* [PROBLEM DESCRIPTION] Starting at the line that contains "How far is the" and running through the end of the data, rewrite those lines with "camera" replaced by "viewer" and nothing else changed.

□ □ □ □

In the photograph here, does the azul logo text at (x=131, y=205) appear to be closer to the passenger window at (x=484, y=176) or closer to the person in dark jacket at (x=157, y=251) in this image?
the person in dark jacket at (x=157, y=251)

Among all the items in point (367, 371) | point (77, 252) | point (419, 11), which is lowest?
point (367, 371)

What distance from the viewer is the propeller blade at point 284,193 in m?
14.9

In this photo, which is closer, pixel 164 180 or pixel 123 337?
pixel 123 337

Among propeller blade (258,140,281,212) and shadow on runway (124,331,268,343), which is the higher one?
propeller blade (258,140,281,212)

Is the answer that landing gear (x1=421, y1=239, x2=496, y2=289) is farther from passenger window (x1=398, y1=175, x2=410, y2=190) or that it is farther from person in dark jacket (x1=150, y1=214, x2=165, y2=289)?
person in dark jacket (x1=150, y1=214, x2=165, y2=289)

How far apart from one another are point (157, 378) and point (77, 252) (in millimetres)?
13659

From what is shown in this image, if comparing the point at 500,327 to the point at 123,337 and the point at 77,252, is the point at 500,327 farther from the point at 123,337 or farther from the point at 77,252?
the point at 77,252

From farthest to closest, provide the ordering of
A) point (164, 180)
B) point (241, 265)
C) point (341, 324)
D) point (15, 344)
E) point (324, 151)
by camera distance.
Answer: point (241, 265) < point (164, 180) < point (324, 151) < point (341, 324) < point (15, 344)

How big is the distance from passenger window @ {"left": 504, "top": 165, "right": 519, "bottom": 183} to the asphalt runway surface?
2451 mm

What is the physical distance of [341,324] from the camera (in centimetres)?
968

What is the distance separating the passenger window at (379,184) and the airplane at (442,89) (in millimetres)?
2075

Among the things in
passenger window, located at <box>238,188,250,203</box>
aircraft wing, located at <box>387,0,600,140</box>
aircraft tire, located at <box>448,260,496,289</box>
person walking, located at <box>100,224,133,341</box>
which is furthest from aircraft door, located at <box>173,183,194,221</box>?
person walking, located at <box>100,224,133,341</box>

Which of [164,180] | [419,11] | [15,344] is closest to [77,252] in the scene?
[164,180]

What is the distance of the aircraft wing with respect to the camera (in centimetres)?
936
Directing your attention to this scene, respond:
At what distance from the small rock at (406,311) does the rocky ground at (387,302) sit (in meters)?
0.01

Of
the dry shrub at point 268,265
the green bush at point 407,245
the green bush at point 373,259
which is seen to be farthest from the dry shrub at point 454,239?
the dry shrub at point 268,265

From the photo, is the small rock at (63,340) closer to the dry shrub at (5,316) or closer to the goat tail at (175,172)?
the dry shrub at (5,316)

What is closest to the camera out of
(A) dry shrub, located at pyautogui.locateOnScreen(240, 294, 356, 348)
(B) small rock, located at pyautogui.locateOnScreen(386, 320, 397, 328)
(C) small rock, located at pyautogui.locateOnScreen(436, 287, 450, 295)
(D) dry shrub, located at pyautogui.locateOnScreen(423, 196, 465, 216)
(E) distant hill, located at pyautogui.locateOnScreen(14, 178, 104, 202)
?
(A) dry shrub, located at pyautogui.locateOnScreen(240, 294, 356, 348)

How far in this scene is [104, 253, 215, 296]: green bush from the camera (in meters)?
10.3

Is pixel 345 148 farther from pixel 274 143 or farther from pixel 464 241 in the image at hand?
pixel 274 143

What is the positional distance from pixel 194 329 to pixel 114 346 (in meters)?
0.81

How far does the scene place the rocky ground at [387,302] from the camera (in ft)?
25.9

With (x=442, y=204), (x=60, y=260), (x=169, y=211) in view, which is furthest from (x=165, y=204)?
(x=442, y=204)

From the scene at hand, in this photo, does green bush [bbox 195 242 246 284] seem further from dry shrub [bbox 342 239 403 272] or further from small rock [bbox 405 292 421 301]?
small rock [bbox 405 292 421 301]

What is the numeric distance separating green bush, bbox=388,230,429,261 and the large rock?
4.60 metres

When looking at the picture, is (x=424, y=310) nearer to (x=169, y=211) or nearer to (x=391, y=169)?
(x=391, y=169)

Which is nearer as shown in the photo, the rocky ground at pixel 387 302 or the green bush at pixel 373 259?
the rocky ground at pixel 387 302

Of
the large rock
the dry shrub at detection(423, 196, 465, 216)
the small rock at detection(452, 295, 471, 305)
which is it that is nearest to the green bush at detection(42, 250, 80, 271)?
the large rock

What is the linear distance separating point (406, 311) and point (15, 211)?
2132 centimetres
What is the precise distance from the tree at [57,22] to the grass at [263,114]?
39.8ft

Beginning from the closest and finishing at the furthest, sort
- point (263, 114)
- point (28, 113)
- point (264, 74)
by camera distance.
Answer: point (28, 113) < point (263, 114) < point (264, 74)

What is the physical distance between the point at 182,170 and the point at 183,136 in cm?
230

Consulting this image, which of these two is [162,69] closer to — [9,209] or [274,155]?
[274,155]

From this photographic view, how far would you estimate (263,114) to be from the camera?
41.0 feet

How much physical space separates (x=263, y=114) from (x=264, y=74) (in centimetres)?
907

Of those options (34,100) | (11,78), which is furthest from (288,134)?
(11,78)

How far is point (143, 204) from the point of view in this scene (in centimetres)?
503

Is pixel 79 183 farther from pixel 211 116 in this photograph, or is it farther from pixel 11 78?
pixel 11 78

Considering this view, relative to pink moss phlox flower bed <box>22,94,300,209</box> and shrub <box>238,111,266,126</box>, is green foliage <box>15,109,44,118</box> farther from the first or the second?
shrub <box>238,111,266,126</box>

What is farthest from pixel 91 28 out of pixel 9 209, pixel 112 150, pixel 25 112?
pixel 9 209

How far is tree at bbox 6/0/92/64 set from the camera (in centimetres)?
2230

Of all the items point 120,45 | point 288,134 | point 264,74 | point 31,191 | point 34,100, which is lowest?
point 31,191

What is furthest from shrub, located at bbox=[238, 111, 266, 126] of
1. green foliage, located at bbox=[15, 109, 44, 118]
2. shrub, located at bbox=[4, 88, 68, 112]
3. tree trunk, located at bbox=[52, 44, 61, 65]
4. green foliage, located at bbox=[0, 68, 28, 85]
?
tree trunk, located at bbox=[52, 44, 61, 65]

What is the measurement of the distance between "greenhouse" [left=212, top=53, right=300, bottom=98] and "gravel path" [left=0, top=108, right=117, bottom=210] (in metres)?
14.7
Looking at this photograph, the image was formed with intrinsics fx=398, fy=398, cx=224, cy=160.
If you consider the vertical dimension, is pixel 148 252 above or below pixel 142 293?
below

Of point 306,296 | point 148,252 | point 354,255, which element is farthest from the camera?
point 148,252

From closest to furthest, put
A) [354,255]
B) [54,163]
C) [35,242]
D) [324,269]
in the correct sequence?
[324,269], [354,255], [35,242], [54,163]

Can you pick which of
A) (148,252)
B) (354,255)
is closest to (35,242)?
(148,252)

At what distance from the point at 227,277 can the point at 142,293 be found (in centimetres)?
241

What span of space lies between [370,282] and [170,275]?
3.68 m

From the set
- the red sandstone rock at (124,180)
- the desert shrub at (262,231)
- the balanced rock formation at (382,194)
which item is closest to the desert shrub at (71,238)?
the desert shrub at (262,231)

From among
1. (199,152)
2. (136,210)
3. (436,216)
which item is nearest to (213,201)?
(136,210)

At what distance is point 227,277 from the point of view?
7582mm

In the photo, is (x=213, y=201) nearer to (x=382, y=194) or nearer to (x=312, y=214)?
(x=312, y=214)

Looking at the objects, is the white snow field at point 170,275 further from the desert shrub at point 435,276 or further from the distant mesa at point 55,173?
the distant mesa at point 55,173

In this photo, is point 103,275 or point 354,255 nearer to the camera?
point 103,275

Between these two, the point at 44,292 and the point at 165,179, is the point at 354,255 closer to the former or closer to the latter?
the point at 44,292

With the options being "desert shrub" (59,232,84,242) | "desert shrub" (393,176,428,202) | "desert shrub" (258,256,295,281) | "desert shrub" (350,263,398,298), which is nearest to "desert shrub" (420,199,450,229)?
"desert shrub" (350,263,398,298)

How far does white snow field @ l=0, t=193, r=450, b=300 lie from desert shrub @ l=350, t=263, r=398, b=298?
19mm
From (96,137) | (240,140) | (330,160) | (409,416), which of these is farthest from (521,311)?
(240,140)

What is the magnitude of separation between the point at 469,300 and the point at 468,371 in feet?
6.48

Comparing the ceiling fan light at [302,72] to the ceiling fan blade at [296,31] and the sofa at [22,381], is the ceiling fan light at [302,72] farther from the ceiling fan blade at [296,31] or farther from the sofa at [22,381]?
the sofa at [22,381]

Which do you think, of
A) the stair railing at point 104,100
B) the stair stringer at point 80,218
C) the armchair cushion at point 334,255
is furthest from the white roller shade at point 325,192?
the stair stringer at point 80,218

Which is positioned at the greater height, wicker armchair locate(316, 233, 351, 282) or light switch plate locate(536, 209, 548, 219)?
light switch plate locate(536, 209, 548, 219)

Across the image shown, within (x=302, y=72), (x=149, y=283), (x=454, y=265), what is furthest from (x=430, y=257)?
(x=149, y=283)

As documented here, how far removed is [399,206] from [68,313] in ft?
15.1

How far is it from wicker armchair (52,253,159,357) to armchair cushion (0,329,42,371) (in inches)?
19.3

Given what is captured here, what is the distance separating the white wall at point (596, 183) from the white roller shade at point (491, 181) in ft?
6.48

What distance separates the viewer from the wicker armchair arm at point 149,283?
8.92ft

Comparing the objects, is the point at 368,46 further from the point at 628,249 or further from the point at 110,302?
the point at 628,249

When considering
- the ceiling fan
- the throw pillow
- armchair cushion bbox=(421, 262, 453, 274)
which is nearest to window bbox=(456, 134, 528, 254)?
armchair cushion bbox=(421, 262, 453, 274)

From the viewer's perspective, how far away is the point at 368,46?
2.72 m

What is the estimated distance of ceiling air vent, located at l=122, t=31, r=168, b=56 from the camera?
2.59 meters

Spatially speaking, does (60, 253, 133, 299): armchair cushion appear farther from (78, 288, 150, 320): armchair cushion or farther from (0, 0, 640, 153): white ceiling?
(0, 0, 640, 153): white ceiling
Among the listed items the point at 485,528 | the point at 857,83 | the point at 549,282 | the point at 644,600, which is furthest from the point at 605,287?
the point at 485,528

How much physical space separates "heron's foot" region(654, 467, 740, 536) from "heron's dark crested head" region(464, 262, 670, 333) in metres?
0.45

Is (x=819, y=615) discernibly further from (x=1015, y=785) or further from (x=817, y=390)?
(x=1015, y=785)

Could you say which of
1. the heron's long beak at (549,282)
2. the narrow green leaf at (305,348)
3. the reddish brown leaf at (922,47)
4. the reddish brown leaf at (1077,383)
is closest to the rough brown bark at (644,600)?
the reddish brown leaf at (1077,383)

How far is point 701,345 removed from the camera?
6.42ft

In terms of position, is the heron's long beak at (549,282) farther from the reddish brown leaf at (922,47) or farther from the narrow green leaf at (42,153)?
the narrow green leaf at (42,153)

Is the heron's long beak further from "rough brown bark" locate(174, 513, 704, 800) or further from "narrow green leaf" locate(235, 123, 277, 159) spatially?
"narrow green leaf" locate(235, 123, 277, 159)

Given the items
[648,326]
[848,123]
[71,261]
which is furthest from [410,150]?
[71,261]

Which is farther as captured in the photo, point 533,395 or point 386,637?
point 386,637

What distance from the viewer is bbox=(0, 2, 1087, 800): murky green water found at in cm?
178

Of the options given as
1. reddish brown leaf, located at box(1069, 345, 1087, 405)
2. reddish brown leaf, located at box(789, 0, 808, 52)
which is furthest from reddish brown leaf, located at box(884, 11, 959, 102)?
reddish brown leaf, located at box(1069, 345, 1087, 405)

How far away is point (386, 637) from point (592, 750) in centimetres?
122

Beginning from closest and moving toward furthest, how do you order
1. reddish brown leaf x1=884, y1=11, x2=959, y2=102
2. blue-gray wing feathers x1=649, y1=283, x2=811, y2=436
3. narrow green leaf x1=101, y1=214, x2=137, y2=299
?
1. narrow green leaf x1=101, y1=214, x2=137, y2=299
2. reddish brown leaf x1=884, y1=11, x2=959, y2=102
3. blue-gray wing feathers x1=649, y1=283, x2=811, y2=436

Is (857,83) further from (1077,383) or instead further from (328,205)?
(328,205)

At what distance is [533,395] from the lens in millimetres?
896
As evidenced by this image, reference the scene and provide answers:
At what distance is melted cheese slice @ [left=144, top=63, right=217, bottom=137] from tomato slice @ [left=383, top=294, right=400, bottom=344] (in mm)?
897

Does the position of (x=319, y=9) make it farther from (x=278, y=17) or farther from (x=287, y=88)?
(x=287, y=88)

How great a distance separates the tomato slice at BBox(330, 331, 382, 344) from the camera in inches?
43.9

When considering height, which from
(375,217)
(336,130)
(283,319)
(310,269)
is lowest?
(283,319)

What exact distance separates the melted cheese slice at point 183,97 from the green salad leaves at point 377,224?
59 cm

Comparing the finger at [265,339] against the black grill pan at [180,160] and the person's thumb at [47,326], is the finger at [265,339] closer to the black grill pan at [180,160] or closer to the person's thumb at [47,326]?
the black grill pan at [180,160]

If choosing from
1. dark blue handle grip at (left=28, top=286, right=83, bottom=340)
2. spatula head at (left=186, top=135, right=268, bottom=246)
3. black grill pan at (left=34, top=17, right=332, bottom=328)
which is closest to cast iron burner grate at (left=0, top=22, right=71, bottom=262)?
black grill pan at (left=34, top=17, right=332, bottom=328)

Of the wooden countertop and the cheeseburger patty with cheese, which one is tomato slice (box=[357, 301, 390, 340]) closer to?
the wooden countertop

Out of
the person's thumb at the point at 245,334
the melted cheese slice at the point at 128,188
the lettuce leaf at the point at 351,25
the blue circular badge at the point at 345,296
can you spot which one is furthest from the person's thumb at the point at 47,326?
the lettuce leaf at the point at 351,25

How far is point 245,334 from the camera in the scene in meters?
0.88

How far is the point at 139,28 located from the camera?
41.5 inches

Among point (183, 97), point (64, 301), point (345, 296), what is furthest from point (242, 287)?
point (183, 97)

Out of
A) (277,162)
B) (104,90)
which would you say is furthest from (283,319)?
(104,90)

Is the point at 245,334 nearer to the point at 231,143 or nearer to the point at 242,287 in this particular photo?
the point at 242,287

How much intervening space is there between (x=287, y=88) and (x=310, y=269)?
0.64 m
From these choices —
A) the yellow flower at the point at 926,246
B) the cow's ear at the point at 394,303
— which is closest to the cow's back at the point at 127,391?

□ □ □ □

* [TASK OUTPUT]
How far is the point at 139,28 located from the viewer?
41.5 inches

Among point (183, 97), point (64, 301), point (345, 296), what is furthest from point (242, 287)?
point (183, 97)

Out of
A) (277,162)
B) (104,90)
which would you say is furthest from (283,319)?
(104,90)

Is the point at 245,334 nearer to the point at 231,143 or nearer to the point at 242,287 in this particular photo?
the point at 242,287

How much intervening space is there between (x=287, y=88) and (x=310, y=269)?
0.64 m
From these choices —
A) the yellow flower at the point at 926,246
B) the cow's ear at the point at 394,303
— which is closest to the cow's back at the point at 127,391?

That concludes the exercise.